--- BEGIN ---

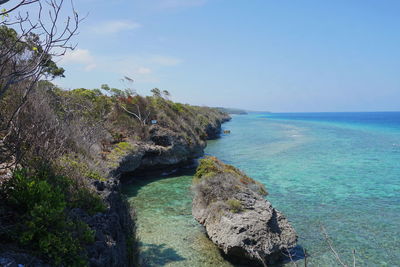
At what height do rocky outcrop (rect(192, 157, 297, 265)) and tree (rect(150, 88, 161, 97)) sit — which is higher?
tree (rect(150, 88, 161, 97))

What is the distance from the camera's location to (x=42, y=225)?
5004mm

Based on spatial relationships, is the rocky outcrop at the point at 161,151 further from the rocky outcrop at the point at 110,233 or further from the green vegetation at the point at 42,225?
the green vegetation at the point at 42,225

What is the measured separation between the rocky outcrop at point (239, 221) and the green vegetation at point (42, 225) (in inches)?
217

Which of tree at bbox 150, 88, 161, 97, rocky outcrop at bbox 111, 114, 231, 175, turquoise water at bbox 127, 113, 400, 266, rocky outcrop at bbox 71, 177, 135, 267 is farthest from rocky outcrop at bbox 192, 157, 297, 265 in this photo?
tree at bbox 150, 88, 161, 97

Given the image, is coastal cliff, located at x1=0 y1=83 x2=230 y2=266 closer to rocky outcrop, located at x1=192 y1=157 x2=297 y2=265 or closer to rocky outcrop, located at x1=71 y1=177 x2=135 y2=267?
rocky outcrop, located at x1=71 y1=177 x2=135 y2=267

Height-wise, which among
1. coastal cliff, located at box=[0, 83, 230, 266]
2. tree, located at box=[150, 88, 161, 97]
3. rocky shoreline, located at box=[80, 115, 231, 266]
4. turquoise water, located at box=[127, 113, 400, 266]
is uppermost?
tree, located at box=[150, 88, 161, 97]

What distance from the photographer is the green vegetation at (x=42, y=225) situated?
484cm

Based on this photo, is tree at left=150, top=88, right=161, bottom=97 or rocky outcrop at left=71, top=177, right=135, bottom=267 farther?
tree at left=150, top=88, right=161, bottom=97

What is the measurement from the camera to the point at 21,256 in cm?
446

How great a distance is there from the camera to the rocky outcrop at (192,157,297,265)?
A: 9.76 m

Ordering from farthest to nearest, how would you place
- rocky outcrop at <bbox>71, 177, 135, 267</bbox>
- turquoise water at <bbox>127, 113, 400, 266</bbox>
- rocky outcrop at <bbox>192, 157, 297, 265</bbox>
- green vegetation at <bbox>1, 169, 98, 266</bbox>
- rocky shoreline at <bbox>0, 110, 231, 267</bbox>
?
turquoise water at <bbox>127, 113, 400, 266</bbox>
rocky outcrop at <bbox>192, 157, 297, 265</bbox>
rocky outcrop at <bbox>71, 177, 135, 267</bbox>
green vegetation at <bbox>1, 169, 98, 266</bbox>
rocky shoreline at <bbox>0, 110, 231, 267</bbox>

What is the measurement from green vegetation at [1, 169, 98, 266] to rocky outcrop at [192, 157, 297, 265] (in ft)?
18.0

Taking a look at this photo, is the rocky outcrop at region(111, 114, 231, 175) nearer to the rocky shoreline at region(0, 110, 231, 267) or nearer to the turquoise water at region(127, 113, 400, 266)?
the rocky shoreline at region(0, 110, 231, 267)

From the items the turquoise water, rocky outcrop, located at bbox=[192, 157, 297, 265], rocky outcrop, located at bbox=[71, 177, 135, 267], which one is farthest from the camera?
the turquoise water
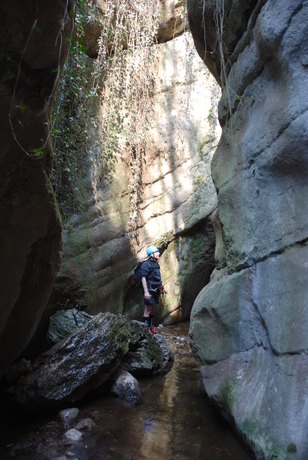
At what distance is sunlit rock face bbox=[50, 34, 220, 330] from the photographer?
292 inches

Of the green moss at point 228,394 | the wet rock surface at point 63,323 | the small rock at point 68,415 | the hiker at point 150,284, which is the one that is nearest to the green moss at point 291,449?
the green moss at point 228,394

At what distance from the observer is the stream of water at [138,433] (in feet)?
9.00

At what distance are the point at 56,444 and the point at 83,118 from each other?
226 inches

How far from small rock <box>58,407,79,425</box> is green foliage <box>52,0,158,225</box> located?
372cm

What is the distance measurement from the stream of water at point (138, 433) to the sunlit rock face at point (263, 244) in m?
0.33

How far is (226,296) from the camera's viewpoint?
3.25 m

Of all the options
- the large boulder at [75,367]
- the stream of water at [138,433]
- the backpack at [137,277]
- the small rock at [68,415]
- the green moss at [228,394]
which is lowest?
the stream of water at [138,433]

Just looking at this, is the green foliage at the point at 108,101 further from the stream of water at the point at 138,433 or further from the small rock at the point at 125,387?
the stream of water at the point at 138,433

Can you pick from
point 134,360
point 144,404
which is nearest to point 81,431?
point 144,404

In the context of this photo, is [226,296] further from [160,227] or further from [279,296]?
[160,227]

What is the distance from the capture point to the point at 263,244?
2885 millimetres

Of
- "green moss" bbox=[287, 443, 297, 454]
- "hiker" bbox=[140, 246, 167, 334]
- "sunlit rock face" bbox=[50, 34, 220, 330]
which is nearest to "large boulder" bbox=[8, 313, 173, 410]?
"hiker" bbox=[140, 246, 167, 334]

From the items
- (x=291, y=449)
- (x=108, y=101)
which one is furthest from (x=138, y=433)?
(x=108, y=101)

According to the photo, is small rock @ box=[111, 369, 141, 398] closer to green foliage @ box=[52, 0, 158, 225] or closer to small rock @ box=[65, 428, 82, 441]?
small rock @ box=[65, 428, 82, 441]
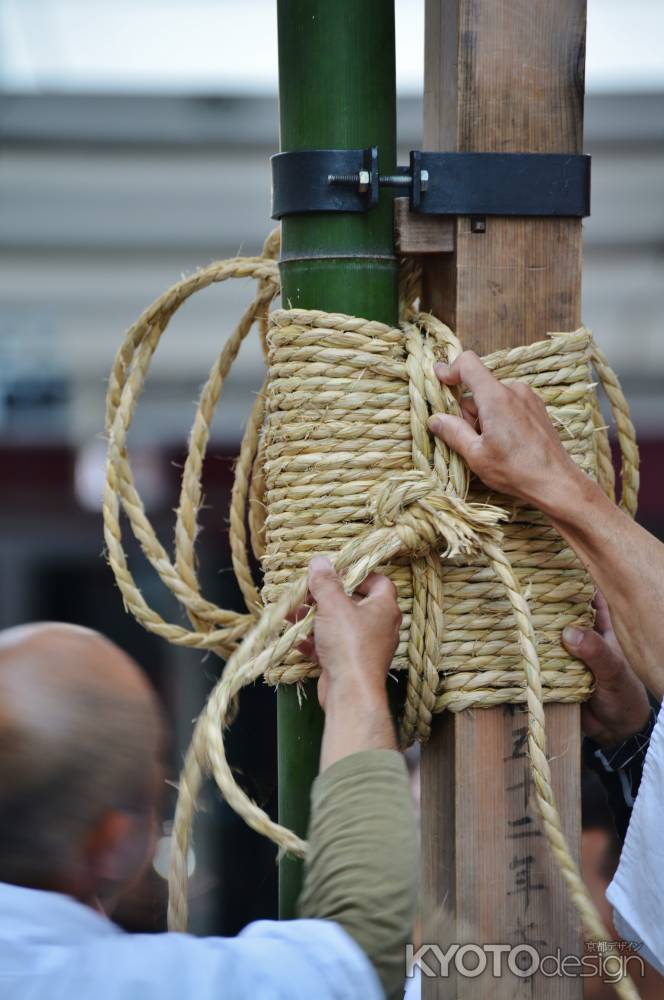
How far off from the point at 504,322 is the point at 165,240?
7.44 ft

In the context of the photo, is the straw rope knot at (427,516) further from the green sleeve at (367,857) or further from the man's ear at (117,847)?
the man's ear at (117,847)

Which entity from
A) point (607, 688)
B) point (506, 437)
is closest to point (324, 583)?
point (506, 437)

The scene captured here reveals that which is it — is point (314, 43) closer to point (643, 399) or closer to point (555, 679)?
point (555, 679)

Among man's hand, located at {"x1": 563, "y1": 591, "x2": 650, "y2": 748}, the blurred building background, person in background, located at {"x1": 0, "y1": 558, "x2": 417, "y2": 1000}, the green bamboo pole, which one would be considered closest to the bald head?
person in background, located at {"x1": 0, "y1": 558, "x2": 417, "y2": 1000}

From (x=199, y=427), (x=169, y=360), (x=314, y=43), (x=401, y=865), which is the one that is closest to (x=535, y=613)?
(x=401, y=865)

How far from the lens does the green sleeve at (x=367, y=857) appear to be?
0.76 m

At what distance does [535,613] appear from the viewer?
868 millimetres

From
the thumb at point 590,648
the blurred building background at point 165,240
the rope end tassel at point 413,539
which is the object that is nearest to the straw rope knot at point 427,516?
the rope end tassel at point 413,539

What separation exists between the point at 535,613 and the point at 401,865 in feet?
0.71

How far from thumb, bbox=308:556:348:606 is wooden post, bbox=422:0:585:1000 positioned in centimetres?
14

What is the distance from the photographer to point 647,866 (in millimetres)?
851

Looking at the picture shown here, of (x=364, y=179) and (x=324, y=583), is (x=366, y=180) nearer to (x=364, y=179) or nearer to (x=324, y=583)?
(x=364, y=179)

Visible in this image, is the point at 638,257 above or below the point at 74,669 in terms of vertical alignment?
above

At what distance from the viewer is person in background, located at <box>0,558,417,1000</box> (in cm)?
72
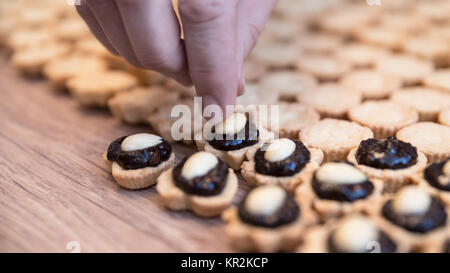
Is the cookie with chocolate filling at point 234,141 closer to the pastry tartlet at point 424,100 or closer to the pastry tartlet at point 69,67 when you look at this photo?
the pastry tartlet at point 424,100

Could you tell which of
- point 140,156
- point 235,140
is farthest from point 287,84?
point 140,156

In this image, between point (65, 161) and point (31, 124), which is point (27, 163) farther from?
point (31, 124)

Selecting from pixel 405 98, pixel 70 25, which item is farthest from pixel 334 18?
pixel 70 25

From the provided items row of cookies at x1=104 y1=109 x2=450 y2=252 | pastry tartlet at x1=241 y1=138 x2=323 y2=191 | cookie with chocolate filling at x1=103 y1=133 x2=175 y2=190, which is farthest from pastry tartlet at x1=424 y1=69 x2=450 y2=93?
cookie with chocolate filling at x1=103 y1=133 x2=175 y2=190

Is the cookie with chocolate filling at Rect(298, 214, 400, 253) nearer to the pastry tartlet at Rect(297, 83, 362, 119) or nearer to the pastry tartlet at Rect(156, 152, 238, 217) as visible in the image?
the pastry tartlet at Rect(156, 152, 238, 217)

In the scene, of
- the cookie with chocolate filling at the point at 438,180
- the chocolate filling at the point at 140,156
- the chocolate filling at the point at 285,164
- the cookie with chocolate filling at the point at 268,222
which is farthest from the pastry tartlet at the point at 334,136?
the chocolate filling at the point at 140,156

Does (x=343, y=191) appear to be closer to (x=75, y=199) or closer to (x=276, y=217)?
(x=276, y=217)
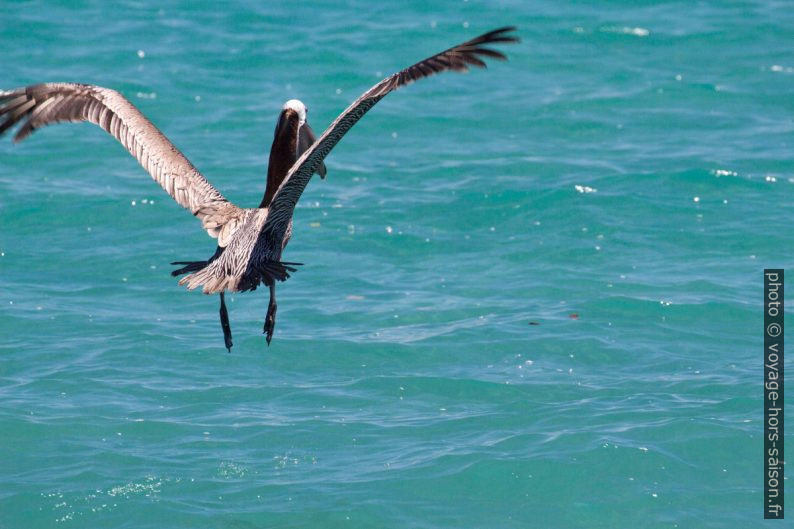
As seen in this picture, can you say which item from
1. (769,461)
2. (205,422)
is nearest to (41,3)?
(205,422)

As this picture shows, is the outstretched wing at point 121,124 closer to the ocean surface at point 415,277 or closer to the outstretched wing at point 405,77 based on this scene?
the outstretched wing at point 405,77

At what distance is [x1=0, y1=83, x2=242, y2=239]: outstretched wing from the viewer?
874 centimetres

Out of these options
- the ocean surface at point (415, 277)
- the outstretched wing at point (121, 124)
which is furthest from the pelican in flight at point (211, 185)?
the ocean surface at point (415, 277)

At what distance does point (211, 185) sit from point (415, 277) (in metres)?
3.13

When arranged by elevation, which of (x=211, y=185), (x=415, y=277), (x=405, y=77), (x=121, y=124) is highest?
(x=405, y=77)

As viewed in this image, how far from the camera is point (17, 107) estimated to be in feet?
29.0

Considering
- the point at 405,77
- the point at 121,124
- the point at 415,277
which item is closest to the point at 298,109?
the point at 121,124

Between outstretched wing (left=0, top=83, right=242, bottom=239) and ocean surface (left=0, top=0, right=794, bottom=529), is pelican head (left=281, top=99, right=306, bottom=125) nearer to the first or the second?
outstretched wing (left=0, top=83, right=242, bottom=239)

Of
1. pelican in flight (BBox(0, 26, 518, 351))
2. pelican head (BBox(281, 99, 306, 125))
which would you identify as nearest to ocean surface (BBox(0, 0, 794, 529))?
pelican in flight (BBox(0, 26, 518, 351))

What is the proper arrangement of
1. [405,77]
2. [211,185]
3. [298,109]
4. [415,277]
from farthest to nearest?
[415,277] → [211,185] → [298,109] → [405,77]

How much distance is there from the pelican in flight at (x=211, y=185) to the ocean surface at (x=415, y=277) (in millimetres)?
1210

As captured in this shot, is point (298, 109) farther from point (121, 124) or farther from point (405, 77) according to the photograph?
point (405, 77)

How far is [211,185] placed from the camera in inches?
353

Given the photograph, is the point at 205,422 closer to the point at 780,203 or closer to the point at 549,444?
the point at 549,444
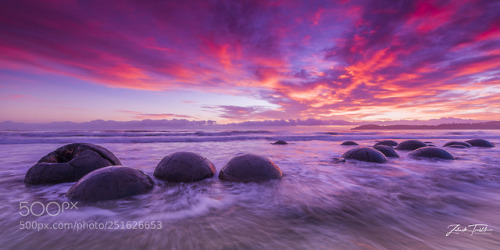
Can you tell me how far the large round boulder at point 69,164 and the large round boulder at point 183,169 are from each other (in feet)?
3.97

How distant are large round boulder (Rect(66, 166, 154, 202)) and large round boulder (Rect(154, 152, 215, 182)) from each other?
0.77 meters

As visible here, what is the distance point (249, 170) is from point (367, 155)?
4402 mm

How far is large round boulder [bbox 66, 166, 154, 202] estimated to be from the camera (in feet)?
9.34

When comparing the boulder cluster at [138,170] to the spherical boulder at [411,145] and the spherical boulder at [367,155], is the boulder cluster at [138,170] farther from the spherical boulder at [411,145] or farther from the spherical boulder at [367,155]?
the spherical boulder at [411,145]

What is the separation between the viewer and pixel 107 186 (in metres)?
2.92

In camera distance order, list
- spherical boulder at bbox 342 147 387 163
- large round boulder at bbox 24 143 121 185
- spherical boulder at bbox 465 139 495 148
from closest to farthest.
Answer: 1. large round boulder at bbox 24 143 121 185
2. spherical boulder at bbox 342 147 387 163
3. spherical boulder at bbox 465 139 495 148

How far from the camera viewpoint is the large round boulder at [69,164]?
12.5 feet

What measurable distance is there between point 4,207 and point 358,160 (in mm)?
7798

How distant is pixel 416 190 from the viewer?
143 inches

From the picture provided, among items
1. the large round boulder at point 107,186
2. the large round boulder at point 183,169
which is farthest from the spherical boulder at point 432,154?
the large round boulder at point 107,186

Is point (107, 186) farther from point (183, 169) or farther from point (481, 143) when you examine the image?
point (481, 143)

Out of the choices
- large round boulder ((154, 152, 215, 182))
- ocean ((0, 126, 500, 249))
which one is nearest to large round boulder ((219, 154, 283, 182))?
ocean ((0, 126, 500, 249))

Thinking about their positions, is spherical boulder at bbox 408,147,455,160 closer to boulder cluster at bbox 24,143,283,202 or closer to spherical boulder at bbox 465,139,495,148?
boulder cluster at bbox 24,143,283,202

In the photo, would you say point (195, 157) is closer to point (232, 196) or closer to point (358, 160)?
point (232, 196)
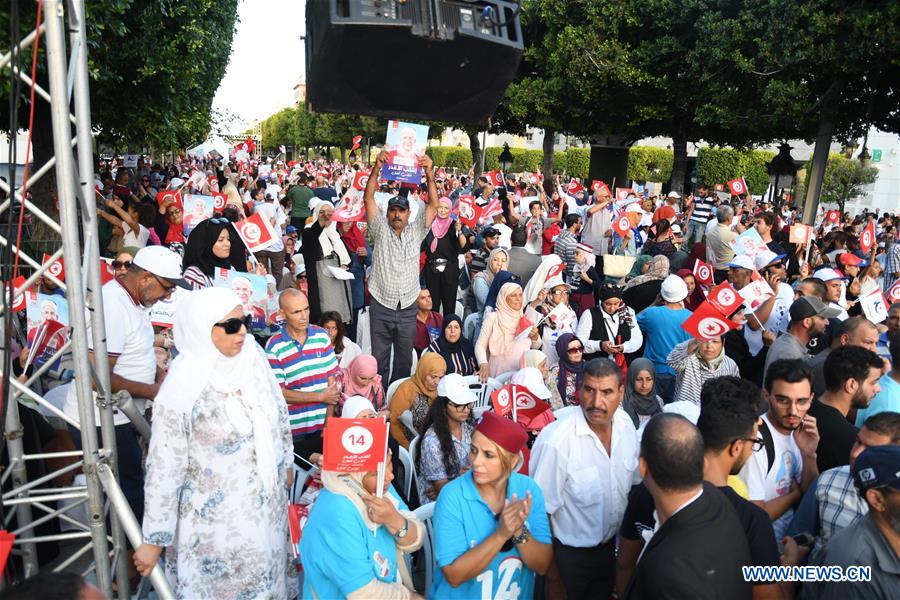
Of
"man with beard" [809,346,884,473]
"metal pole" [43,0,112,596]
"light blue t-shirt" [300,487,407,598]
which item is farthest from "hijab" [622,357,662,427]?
"metal pole" [43,0,112,596]

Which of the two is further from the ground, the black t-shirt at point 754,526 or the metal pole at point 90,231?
the metal pole at point 90,231

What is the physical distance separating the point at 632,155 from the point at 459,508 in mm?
46969

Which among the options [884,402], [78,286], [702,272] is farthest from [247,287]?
[702,272]

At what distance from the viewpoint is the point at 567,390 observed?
5.68 metres

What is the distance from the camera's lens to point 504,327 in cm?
628

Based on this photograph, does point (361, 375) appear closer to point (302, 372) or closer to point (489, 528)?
point (302, 372)

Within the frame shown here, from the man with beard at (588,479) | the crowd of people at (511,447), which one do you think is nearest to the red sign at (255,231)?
the crowd of people at (511,447)

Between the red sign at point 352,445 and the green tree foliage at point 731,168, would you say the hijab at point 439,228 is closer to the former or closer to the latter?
the red sign at point 352,445

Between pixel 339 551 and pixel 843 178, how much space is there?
1374 inches

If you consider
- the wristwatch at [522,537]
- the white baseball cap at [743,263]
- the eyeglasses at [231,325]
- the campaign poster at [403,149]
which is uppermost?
the campaign poster at [403,149]

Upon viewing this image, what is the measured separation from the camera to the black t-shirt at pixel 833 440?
11.9 feet

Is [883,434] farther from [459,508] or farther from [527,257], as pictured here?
[527,257]

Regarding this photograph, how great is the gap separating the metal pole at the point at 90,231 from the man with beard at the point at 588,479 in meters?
2.03

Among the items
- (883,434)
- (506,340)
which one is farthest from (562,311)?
(883,434)
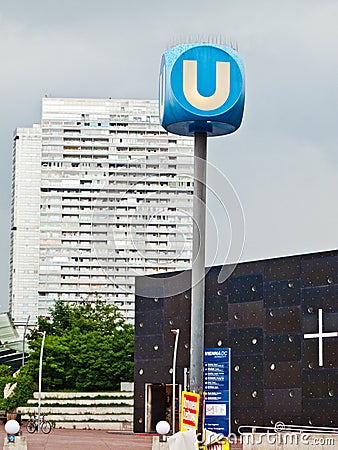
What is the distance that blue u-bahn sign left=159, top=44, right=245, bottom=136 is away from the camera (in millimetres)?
9922

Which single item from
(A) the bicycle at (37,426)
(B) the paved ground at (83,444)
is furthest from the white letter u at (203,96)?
(A) the bicycle at (37,426)

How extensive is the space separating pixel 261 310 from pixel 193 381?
20.7 metres

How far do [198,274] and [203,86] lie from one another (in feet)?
6.33

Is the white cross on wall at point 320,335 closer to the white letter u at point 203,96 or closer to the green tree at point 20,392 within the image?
the white letter u at point 203,96

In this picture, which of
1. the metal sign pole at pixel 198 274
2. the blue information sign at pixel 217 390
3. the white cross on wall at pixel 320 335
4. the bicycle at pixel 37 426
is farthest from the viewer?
the bicycle at pixel 37 426

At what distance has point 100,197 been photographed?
423 inches

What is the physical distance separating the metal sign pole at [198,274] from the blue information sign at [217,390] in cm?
1327

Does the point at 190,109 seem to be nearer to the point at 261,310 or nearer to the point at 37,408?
the point at 261,310

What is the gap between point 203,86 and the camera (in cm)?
996

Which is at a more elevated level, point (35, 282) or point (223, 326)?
point (35, 282)

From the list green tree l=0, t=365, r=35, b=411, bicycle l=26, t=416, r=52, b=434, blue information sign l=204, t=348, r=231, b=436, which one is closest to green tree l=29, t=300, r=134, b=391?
green tree l=0, t=365, r=35, b=411

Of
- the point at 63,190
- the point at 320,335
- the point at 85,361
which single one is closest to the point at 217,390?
the point at 320,335

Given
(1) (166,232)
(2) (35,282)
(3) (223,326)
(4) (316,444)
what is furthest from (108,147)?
(1) (166,232)

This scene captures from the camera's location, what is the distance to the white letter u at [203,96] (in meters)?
9.93
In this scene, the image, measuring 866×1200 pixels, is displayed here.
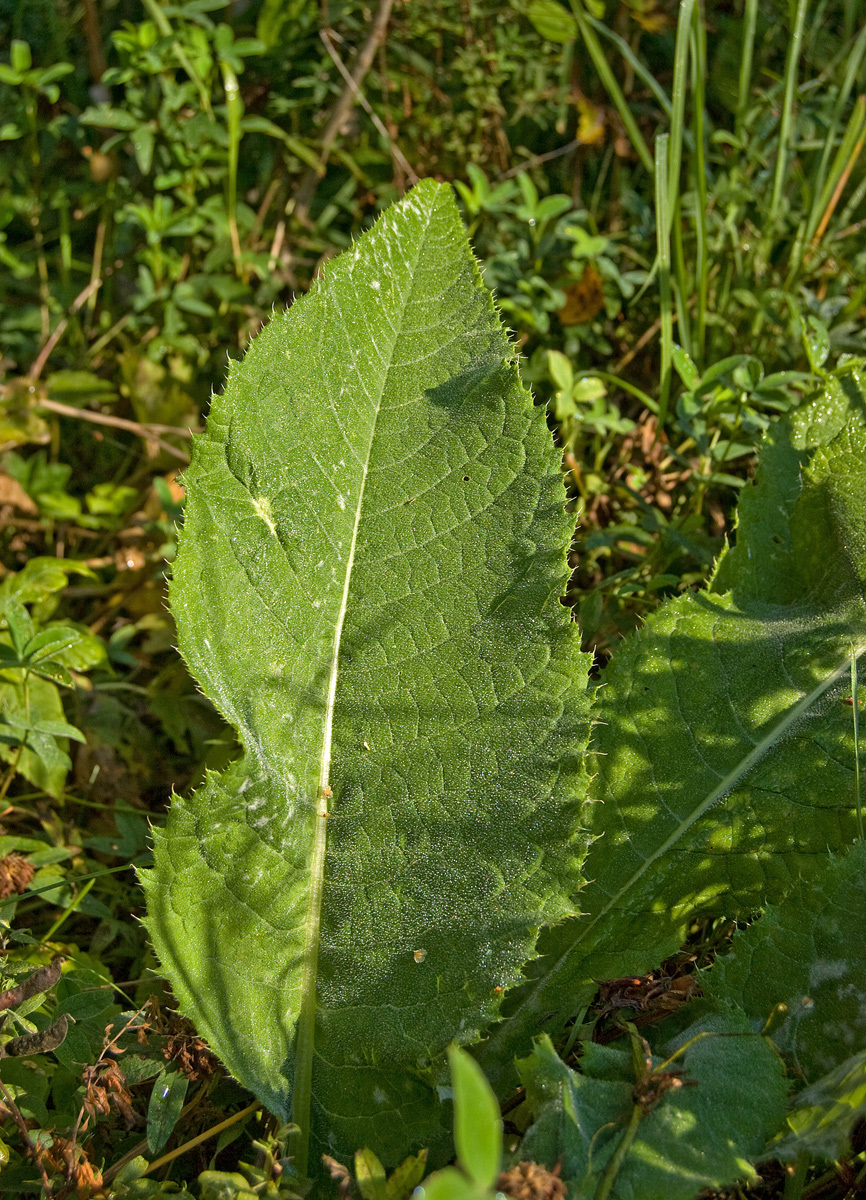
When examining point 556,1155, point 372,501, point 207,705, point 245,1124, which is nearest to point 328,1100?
point 245,1124

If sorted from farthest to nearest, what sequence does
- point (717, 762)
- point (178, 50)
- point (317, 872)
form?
point (178, 50), point (717, 762), point (317, 872)

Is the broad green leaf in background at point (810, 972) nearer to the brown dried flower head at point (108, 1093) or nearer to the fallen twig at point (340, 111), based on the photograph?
the brown dried flower head at point (108, 1093)

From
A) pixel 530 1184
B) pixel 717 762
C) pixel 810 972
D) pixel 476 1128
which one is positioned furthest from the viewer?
pixel 717 762

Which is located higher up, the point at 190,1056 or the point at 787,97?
the point at 787,97

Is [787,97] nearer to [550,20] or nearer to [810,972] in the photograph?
[550,20]

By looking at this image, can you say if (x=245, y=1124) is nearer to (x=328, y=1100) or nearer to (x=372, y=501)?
(x=328, y=1100)

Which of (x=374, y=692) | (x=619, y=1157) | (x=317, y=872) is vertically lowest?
(x=619, y=1157)

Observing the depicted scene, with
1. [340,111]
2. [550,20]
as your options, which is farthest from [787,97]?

--- END ---

* WORK REQUIRED:
Reproduce the material verbatim, from the line containing "If sorted from" through the final line of the material, both included.

* ANSWER TO THIS TASK:
If sorted from farthest to nearest, what sequence does
- point (717, 762)
- point (178, 50)
- point (317, 872)
form?
point (178, 50), point (717, 762), point (317, 872)

Is the broad green leaf in background at point (810, 972) nearer to the brown dried flower head at point (108, 1093) or nearer to the fallen twig at point (340, 111), based on the photograph?
the brown dried flower head at point (108, 1093)

From
A) pixel 530 1184
B) pixel 717 762
C) pixel 810 972
D) pixel 476 1128
which one is positioned furthest from the viewer?
pixel 717 762

Which is located higher up, the point at 190,1056 or the point at 787,97?
the point at 787,97

Is [787,97] nearer to [550,20] or nearer to [810,972] in the photograph?
[550,20]

By looking at this image, can you say if (x=245, y=1124) is nearer to (x=328, y=1100) or nearer to (x=372, y=501)?
(x=328, y=1100)

Which of (x=374, y=692) | (x=619, y=1157) | (x=317, y=872) is vertically lowest?
(x=619, y=1157)

Observing the depicted scene, with
1. [340,111]
2. [550,20]
as your options, which is farthest from [787,97]?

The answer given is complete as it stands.